Lighter, Quicker, Cheaper is an implementation strategy that emerges from the larger framework of Placemaking. In many ways, depending on the project and circumstance, LQC overlaps with missions of tactical urbanism, pop-up urbanism, DIY urbanism, etc.— each movement has its own nuances and particular strategies, but they are all united under the common principle of making low-cost and low-risk changes to improve the relationship between people and their environment. The core of LQC projects is that they are created with rather than for a community. A collective and participatory process, LQC is a strategy for building community capacity through place.
Is LQC appropriate and applicable to small towns and rural communities?
Yes. LQC is applicable to places of all scales, from large urban centers to small towns and rural communities. The LQC approach has been hugely successful in invigorating Main Streets in small towns and rural areas, and in activating the spaces around civic and cultural institutions like libraries and schools in these communities. LQC is about using Placemaking to create positive change in communities by giving new life to its public spaces—a goal that remains the same regardless of population size.
When might a capital project be more appropriate than LQC?
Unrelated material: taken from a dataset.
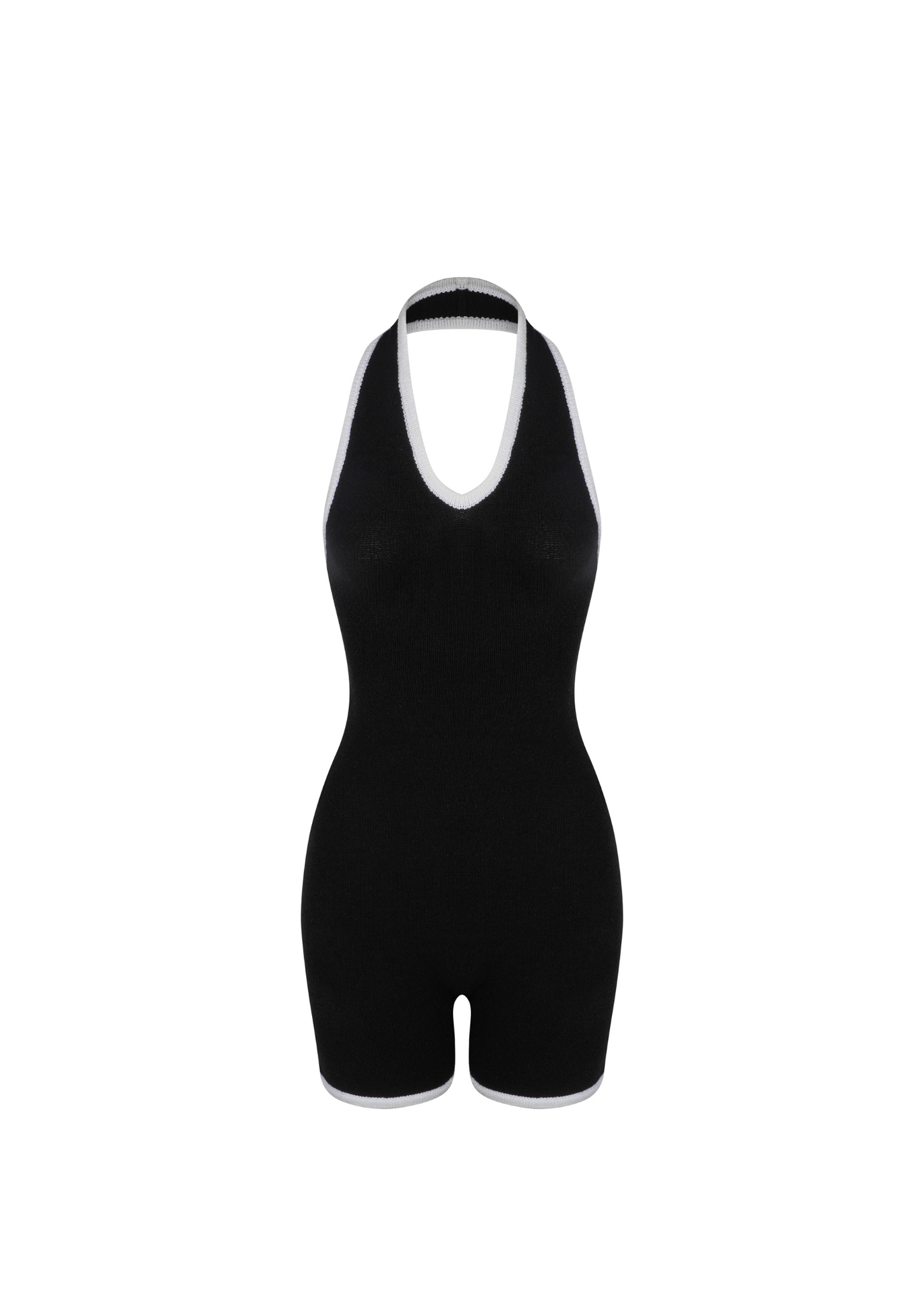 Camellia Halter Knit Suit In Black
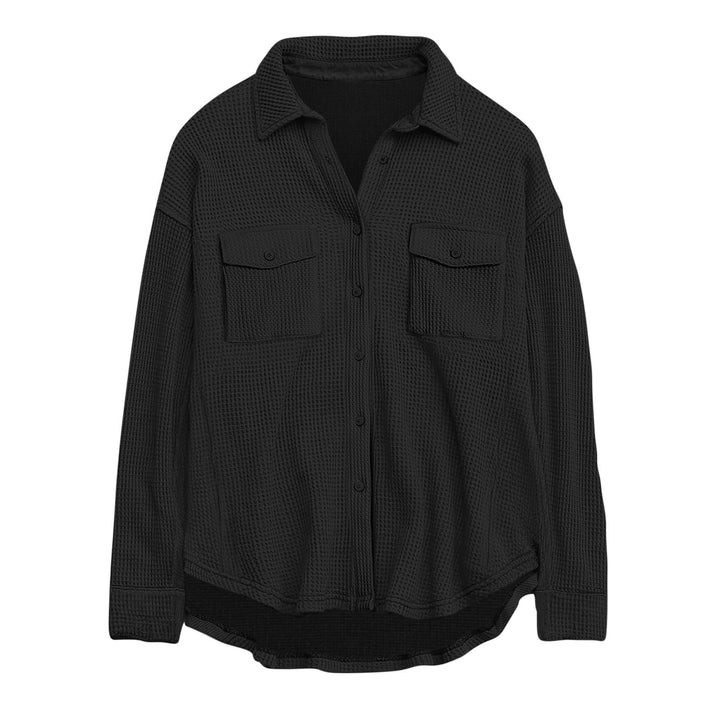 Damen nan oversized Waffelstrick Hemdjacke mit Brusttaschen und Knopfleiste Echo Archiv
LQC is not a silver bullet solution to all public space issues—sometimes a community or project requires large-scale infrastructure improvements that are beyond the scope and mission of LQC. For a Lighter, Quicker, Cheaper strategy to be appropriate and successful, the site must have several already-existing qualities: It must have adequate accessibility and linkage, for example, so that people can safely travel to, and stay in, the destination. If this is not the case, certain capital improvements should be the priority. Once components like accessibility, safety, and overall comfort have been addressed, it may be the right moment to think about some LQC strategies.